5 April 2008 permalink

Once they started nailing the rafters, the frame to hold the roof took shape. Each new rafter formed its own square or rectangle, and from the ground they all held their own measure of sky; in the outer rectangles leaves from branches of overhanging ash and sycamore were mixed with the sky.

“What are you looking at, lad?”

“At how the rafters frame the sky. They make it look more human by reducing the sky, and then the whole sky grows out from that small space.”

“As long as they hold the iron, lad, they’ll do,” Patrick Ryan laughed sympathetically. “There was a time when people were locked up for saying less than that. If you came out with a spake like that they’d think you had gone off like one of the old alarm clocks.”
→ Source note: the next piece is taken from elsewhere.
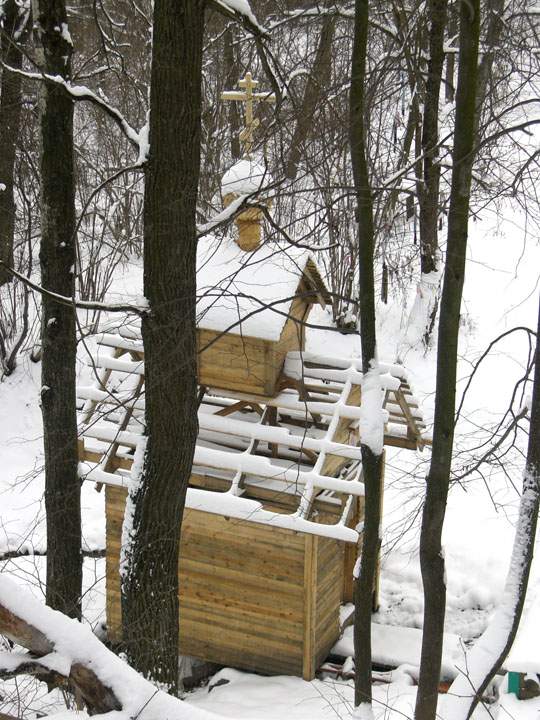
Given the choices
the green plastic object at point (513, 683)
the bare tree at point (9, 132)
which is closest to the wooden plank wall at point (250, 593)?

~ John McGahern, By the Lake

John McGahern’s novel By the Lake (a yawn of a title that for some reason replaced That They May Face the Rising Sun for the US edition) reminded me of George Bernanos’ The Diary of a Country Priest. But in McGahern’s novel the central character who moves to a rural village (not a protagonist so much as a hub around whom others tell their own stories) decided at some point not to become a priest, and that decision allows him to relish the contradictions of his neighbors rather than suffer for them as Bernanos’ priest does. Both novels skewer the image of idyllic villages filled with cheerful, apple-cheeked natives living close to the earth, and each does it with grace and with love, but McGahern’s vision is so much more generous. In Bernanos’ novel, someone must suffer to redeem the cruelty and hypocrisy of the village, while in McGahern’s it is simply the way of the world and a dispute in the morning doesn’t keep neighbors from sharing a drink in the afternoon. Both villages are warrens of rumor and secret, but only one is rotten at its heart and ultimately fatal, as the village’s rot is absorbed and atoned for by the country priest’s stomach cancer. McGahern, on the other hand, offers a generous sense of humor, both about his own characters and about those who would idealize their rural lives:

“Another thing that brought them here was the quiet. Will you listen to the fucken quiet for a minute and see in the name of God if it wouldn’t drive you mad?”

As if out of a deep memory of timing and ensemble playing, both men flung themselves into a comic, exaggerated attitude of listening, a hand cupped behind an ear, and stood as frozen as statues in a public place.